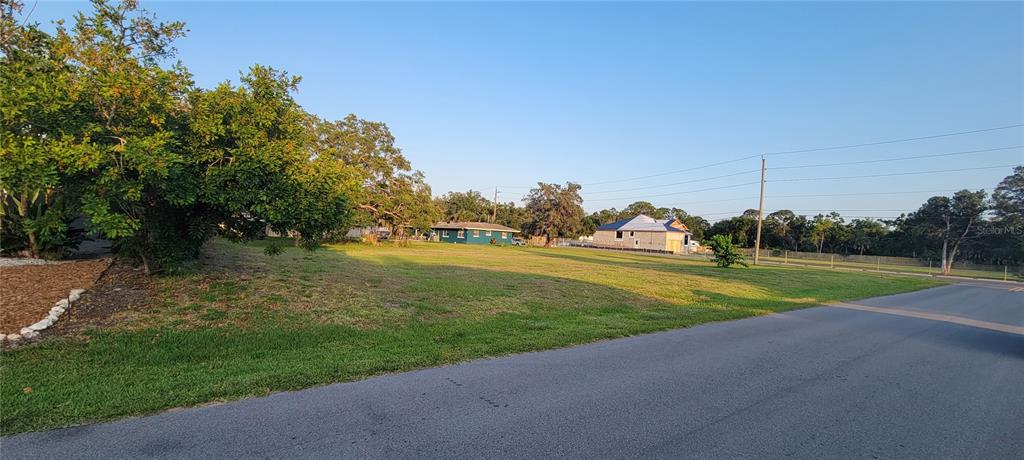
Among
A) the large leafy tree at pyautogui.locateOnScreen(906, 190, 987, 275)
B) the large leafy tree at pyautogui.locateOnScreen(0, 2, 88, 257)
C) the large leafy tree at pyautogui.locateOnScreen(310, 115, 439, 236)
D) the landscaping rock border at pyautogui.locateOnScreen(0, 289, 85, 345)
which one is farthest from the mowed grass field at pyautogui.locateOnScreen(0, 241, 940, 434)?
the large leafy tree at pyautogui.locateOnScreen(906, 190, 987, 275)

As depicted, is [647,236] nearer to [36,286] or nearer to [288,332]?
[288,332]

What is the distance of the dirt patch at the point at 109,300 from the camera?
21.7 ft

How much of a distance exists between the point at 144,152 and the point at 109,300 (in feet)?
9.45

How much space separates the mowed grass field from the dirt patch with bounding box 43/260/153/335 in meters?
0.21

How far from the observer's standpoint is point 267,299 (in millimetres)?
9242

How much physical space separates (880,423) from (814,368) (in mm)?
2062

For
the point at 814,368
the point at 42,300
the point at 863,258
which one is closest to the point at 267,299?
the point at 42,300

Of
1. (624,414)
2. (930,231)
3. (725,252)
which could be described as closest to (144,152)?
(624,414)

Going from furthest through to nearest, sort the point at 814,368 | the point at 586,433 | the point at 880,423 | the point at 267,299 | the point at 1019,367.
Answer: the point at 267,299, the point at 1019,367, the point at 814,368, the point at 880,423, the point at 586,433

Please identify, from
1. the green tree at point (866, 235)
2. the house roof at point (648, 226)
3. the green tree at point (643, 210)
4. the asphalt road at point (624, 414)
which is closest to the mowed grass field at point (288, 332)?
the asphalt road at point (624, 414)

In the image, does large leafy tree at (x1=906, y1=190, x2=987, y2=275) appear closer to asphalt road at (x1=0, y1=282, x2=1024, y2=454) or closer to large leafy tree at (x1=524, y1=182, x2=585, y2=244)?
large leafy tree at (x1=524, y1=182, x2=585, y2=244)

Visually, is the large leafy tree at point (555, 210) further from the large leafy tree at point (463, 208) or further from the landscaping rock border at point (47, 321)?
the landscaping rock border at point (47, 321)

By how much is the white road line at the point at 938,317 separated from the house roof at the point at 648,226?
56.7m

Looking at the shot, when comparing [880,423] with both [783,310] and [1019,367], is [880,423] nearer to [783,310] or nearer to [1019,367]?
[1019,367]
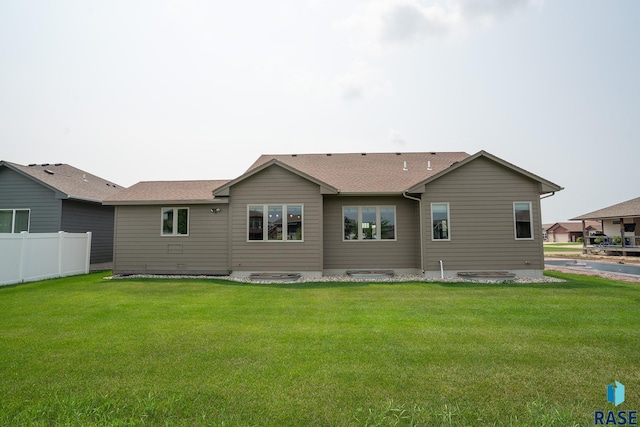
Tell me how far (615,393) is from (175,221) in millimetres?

-- CHALLENGE --
Please reproduce all of the entries above word for word, leaving out the pictures.

-- CORRECT RESPONSE --
Among
A) the large leafy tree at pyautogui.locateOnScreen(906, 190, 987, 275)
B) the large leafy tree at pyautogui.locateOnScreen(0, 2, 88, 257)
C) the large leafy tree at pyautogui.locateOnScreen(310, 115, 439, 236)
D) the landscaping rock border at pyautogui.locateOnScreen(0, 289, 85, 345)
which one is farthest from the mowed grass field at pyautogui.locateOnScreen(0, 241, 940, 434)?
the large leafy tree at pyautogui.locateOnScreen(906, 190, 987, 275)

As depicted, is [647,236] nearer to [36,286] or nearer to [288,332]?
[288,332]

What is the distance of the dirt patch at the point at 109,300 from the camera?
21.7 ft

How much of a distance exists between the point at 144,152 and the point at 109,300 (in feet)?
9.45

How much space separates the mowed grass field from the dirt patch with bounding box 43/260/153/335 in meters?
0.21

How far from the observer's standpoint is point 267,299 (in millimetres)?
9242

How much physical space separates (880,423) from (814,368) (in mm)?
2062

For
the point at 814,368
the point at 42,300
the point at 863,258
which one is closest to the point at 267,299?
the point at 42,300

Of
1. (624,414)
2. (930,231)
3. (725,252)
which could be described as closest to (144,152)?
(624,414)

Going from furthest through to nearest, sort the point at 814,368 | the point at 586,433 | the point at 880,423 | the point at 267,299 | the point at 1019,367.
Answer: the point at 267,299, the point at 1019,367, the point at 814,368, the point at 880,423, the point at 586,433

Please identify, from
1. the green tree at point (866, 235)
2. the house roof at point (648, 226)
3. the green tree at point (643, 210)
4. the asphalt road at point (624, 414)
which is closest to the mowed grass field at point (288, 332)?
the asphalt road at point (624, 414)

In the image, does large leafy tree at (x1=906, y1=190, x2=987, y2=275) appear closer to asphalt road at (x1=0, y1=282, x2=1024, y2=454) or closer to large leafy tree at (x1=524, y1=182, x2=585, y2=244)?
large leafy tree at (x1=524, y1=182, x2=585, y2=244)

Visually, is the large leafy tree at point (555, 210) further from the large leafy tree at point (463, 208) or further from the landscaping rock border at point (47, 321)?
the landscaping rock border at point (47, 321)

By how much is the white road line at the point at 938,317 separated from the house roof at the point at 648,226?
56.7m

Looking at the shot, when comparing [880,423] with both [783,310] and [1019,367], is [880,423] nearer to [783,310] or nearer to [1019,367]?
[1019,367]
Tell me how far (615,393) is from (175,221) in millimetres?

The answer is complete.